We study many other regression models like survival analysis, spatio temporal models with covariates. Among the multiple regression models, we want to test, thanks to simulation methods, validity of their assumptions [25]. Tests of this kind are called omnibus test. An omnibus test is an overall test that examines several assumptions together, the most known omnibus test is the one for testing gaussianity (that examines both skewness and kurtosis).

In the purpose of selecting factors linked to the efficiency of a treatment in the context of high dimension (about 100.000 covariates), we have developed a new methodology to select and rank covariates associated to a variable of interest in a context of high-dimensional data under dependence but few observations.

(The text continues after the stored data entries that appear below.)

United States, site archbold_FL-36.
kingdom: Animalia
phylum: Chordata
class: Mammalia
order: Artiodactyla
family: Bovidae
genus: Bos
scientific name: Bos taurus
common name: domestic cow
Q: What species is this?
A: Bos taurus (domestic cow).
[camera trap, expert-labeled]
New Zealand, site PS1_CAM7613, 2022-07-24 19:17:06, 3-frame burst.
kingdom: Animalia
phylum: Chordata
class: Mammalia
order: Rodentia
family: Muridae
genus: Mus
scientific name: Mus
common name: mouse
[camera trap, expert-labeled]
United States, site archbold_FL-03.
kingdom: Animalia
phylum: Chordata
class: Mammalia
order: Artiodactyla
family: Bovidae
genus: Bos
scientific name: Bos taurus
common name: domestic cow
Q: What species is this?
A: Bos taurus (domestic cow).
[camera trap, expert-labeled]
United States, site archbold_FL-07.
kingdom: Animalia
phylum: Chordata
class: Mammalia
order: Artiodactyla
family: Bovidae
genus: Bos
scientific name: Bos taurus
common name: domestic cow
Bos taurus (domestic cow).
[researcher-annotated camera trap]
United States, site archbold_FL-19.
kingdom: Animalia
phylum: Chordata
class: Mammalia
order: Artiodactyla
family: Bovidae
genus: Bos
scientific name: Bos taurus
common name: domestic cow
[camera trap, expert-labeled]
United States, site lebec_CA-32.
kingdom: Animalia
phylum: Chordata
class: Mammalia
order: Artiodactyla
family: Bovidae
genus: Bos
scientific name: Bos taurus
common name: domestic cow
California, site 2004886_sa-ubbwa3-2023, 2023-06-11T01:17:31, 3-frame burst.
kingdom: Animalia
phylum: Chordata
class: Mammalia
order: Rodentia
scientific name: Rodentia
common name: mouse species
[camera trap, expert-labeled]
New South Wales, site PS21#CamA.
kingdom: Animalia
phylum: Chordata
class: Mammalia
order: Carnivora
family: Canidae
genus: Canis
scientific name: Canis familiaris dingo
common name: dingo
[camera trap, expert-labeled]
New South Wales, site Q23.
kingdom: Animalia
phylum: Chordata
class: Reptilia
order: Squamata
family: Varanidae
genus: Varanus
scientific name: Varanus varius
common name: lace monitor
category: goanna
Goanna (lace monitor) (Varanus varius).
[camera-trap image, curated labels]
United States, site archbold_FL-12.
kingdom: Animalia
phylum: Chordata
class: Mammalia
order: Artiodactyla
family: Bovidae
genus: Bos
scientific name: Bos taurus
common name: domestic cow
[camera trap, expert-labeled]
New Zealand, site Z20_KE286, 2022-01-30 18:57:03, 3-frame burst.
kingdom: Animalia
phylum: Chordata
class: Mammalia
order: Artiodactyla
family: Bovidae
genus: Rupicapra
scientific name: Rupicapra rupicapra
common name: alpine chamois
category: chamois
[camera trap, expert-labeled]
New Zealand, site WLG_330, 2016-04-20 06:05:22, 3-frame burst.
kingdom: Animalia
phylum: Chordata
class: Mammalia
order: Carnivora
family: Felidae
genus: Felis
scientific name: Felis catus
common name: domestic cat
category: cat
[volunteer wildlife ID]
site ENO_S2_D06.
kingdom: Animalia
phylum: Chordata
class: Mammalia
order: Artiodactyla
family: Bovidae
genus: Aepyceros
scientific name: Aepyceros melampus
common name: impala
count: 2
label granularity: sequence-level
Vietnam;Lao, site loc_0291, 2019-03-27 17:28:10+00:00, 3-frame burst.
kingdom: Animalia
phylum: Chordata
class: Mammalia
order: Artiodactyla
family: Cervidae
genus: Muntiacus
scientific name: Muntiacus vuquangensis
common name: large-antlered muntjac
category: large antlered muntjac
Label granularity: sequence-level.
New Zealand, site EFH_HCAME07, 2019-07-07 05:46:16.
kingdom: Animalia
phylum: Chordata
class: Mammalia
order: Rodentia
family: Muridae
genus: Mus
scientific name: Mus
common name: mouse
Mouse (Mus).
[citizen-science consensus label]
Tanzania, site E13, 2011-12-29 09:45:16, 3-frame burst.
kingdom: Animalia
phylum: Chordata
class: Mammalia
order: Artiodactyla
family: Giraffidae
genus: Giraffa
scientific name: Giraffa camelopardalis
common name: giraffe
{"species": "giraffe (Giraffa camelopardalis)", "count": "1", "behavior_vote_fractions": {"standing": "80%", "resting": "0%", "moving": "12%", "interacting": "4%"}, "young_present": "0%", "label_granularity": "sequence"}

The methodology imbricates successively rough selection, clustering of variables, decorrelation of variables using Factor Latent Analysis, selection using aggregation of adapted methods and finally ranking through bootstrap replications. Simulations study shows the interest of the decorrelation inside the different clusters of covariates. The methodology was applied to select covariates among genomics, proteomics covariates linked to the success of a immunotherapy treatment for lung cancer [21], [19], [20].

We also focus on the biological context of high-throughput and high-content bioassays in which several hundreds or thousands of biological signals are measured for a posterior analysis. In this experimental context, each culture well is a biological system in which the output variable is the cell proliferation, the input variable can be an electrical or a light stimulus signal and the covariate may be the type of cells, type of medium or tested compounds. The ambition is to identify a batch of several thousands of wells in a single step with the same model structure. Mixed effects models are largely used in regression but up to now they have rarely been used in the field of dynamical system identification. Our approach aims at developing a new solution based on an ARX (Auto Regressive model with eXternal inputs) model structure using the EM (Expectation-Maximisation) algorithm for the estimation of the model parameter [13], [10].